I’m sure you’re dying to know how the hunt for treasury tags in Bangkok went last week. Not. But I’m going to tell you anyway  (there's always the off button) because it reminds me of another story from a life time ago when I lived in London during a gap year between school and university.

But first, back to Bangkok. I went to my local office supplies store, armed with a photograph of treasury tags, knowing perfectly well you DON’T attempt such a foolhardy task without photographic evidence. How many times have I attempted verbal only communication? A recent conversation in the Apple computer shop went something like this:

Me: Do you have an itornado cable?
Her: iTunes?
Me: No, itornado? To move data between a PC and a Mac.
Her: iTunes?
Me: No, I-T-O-R-N-A-D-O (slowly and clearly)
Her: iTunes?

So you get the picture. This is no-one’s fault but mine. My Thai will get me food, find the loo and give directions to the taxi to get me home while chatting about my family; and thereabouts it stops.

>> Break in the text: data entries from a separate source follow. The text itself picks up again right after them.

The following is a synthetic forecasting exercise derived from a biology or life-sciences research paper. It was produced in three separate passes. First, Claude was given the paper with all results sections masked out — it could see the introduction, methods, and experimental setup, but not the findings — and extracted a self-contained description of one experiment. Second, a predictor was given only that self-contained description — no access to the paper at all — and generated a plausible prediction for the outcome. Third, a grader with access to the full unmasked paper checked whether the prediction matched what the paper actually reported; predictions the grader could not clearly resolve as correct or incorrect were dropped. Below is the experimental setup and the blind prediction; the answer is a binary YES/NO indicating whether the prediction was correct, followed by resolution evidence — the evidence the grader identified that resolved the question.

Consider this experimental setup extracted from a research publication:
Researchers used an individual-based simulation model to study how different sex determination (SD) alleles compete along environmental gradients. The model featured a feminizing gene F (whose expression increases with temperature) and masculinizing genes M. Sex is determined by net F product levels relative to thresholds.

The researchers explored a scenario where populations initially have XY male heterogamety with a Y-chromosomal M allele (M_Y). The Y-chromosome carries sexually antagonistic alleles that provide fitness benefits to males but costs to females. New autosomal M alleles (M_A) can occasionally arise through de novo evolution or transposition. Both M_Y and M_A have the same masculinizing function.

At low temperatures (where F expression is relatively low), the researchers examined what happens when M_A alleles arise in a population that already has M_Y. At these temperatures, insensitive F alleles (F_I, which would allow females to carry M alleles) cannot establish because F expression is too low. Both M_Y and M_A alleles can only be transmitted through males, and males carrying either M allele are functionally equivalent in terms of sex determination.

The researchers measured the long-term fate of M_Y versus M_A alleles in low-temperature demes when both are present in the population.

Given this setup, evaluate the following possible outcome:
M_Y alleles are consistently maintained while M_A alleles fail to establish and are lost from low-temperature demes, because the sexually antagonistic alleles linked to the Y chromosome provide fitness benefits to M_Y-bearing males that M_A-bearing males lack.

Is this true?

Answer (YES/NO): YES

Back in the office supply shop, she peers at my picture; she leans across and shows it to her colleague and they both look puzzled. Then a light comes on and she points at the treasury tag and says “you want this?” “Yes” I say. So I follow her across the shop, dodging customers and displays of stationery. “There!” She says, pointing to the balls of string: treasury tags without the hard bit. *sigh*

It reminded me of another occasion when I was eighteen, and living in what, in those days, wasn’t über trendy Notting Hill Gate. I can’t remember anything else about the dinner party we were having except the shopping trip. Up the road in the supermarket, we’d got all the ingredients except the bouquet garni. When we asked for help the shop assistant looked blank. I grew up with cooks so I knew what they were, but not everyone would, so I explained: “it’s a mixture of different herbs,” I said, “and they sell them in what looks like a teabag.” She thought for a while and then she said: “Well, the herbs are in aisle 4 and the teabags are in aisle 11.”

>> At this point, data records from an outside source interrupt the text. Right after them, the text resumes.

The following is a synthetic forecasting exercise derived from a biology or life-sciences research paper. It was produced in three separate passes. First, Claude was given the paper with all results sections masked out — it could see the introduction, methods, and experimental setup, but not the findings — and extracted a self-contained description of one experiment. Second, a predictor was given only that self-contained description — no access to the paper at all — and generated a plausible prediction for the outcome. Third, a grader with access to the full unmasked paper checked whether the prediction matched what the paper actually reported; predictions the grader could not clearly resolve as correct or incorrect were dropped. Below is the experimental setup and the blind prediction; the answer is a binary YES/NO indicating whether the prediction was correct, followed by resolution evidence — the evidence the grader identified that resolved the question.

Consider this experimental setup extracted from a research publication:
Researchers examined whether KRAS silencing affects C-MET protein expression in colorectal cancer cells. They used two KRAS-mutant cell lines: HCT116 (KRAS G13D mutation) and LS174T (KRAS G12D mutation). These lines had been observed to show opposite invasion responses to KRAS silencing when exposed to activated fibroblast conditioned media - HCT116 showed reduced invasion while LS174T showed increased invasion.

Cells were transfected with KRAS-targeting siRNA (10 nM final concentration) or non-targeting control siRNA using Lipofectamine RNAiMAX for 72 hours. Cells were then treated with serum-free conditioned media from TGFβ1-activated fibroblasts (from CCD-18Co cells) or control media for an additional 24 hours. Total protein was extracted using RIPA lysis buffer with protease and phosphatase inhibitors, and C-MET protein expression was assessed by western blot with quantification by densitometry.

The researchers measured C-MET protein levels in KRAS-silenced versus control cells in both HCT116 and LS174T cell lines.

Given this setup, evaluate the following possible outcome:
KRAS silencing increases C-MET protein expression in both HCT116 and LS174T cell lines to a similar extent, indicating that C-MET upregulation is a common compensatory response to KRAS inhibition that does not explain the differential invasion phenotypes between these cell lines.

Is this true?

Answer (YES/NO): NO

So, you know what? It’s not just in Thailand.


Debs said...

Thanks for the giggle, although I do hope you manage to find your treasury tags - with the hard bit - soon.

JJ Beattie said...

Debs, thanks. You do have to laugh!

Chris Stovell said...

So near yet so far!

DOT said...

Catching up on your posts, I note your observations about rubber bands. When a child in Malaya, as was, in the early fifties, rubber bands were currency among us kids. The bands were perfectly circular in them days, and we played a game where we would throw the bands alternatively on the ground, if your band overlapped another, you won all.

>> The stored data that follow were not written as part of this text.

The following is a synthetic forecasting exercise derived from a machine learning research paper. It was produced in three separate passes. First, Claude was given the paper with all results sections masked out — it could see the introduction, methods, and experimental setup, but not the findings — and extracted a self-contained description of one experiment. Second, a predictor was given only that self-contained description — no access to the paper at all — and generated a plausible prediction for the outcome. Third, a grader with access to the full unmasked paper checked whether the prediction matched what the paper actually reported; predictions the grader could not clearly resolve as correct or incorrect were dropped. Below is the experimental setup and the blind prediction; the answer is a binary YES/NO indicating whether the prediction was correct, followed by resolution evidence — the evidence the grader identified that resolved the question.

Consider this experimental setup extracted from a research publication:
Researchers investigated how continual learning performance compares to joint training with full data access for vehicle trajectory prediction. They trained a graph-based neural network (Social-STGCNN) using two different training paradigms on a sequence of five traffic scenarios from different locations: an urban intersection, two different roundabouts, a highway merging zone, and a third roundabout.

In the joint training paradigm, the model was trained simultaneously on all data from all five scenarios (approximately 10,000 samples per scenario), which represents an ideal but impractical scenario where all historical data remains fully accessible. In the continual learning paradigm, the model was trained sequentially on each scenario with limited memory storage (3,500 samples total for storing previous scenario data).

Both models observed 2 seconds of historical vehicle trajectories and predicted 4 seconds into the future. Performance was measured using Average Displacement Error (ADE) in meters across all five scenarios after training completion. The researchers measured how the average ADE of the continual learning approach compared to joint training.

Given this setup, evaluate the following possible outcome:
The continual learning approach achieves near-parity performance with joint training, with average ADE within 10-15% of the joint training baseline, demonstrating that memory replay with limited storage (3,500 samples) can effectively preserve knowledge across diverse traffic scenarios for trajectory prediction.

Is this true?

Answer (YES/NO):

Once, as a treat after an illness, my mother bought me enough bands to wear from wrist to elbow. Proud as a cock with pink wattles I was 'till I met the Chinese girl who always had a younger sibling clutched to her hip. Without removing younger sibling from hip, she removed all the bands from my arm in a single game. I still sob at the memory.

HelenMHunt said...

I see the link here. Thailand wants you to make your own treasury tags. Notting Hill Gate wanted you to make your own bouquet garni. Nothing changes.

Fran said...

I love stories about stationery! Even treasury tags. Funny.

Just to let you know, too, that my blog address has changed. You might need to chase my name link, then follow the new blog instead of the old one, if you'd like to. Please do!

bangkokaussie said...

I have a Thai friend who tries her best to help out when we are ordering things in cafes. She speaks to the waiters in Thai and we still get the wrong order! So it isn't just because you are a farang! Looking forward to Tuesday morning and will bring my friend.